ACTIVITY LIST ::
A: Answer these from the abstract on obesity-related medical spending:
(i) In which journal was the study published?
(ii) What is the estimated annual U.S. total of obesity-attributable medical expenditures?
(iii) Which state has the highest Medicaid estimate?
B: Please write the next part of the abstract on obesity-related medical spending, picking up after its final sentence.

EXCERPTED PASSAGE ::
- Opening Delimiter -
State-level estimates of annual medical expenditures attributable to obesity
Finkelstein, E., Fiebelkorn, I., & Wang, G. J. (2004). State-level estimates of annual medical expenditures attributable to obesity. Obesity Research, 12(1), 18-24.
Objective: To provide state-level estimates of total, Medicare, and Medicaid obesity-attributable medical expenditures.
Research Methods and Procedures: We developed an econometric model that predicts medical expenditures. We used this model and state-representative data to quantify obesity-attributable medical expenditures.
Results: Annual U.S. obesity-attributable medical expenditures are estimated at $75 billion in 2003 dollars, and approximately one-half of these expenditures are financed by Medicare and Medicaid. State-level estimates range from $87 million (Wyoming) to $7.7 billion (California). Obesity-attributable Medicare estimates range from $15 million (Wyoming) to $1.7 billion (California), and Medicaid estimates range from $23 million (Wyoming) to $3.5 billion (New York).
- Closing Delimiter -
Dataset entries:
- Opening Delimiter -
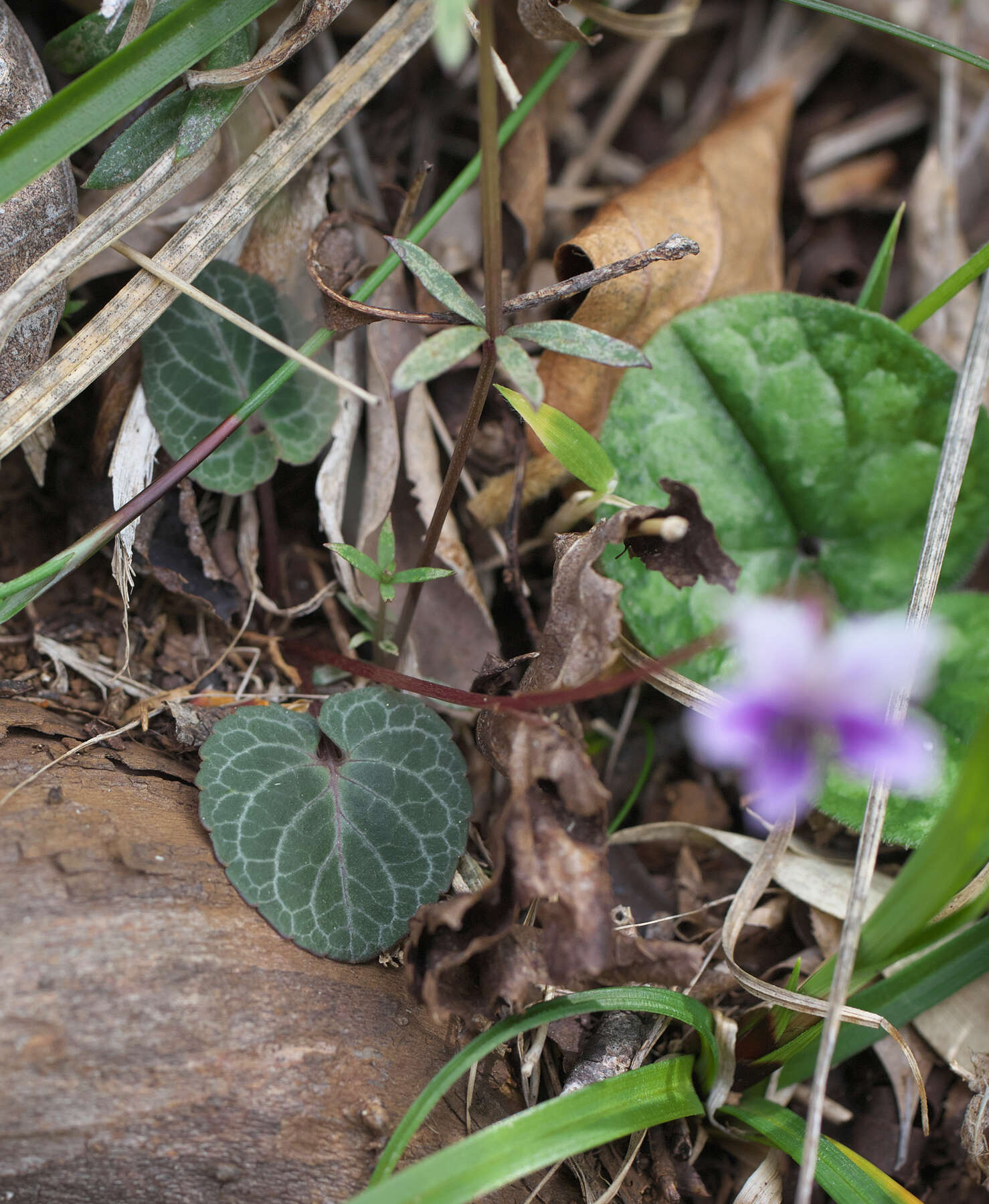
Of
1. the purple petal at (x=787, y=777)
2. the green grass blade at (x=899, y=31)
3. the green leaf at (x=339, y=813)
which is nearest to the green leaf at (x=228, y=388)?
- Closing Delimiter -
ANSWERS TO THE EXERCISES ::
A:
(i) Obesity Research
(ii) $75 billion in 2003 dollars
(iii) New York, at $3.5 billion

B:
Discussion: These estimates of obesity-attributable medical expenditures present the best available information concerning the economic impact of obesity at the state level. Policy makers should consider these estimates, along with other factors, in determining how best to allocate scarce public health resources. However, because they are associated with large SE, these estimates should not be used to make comparisons across states or among payers within states.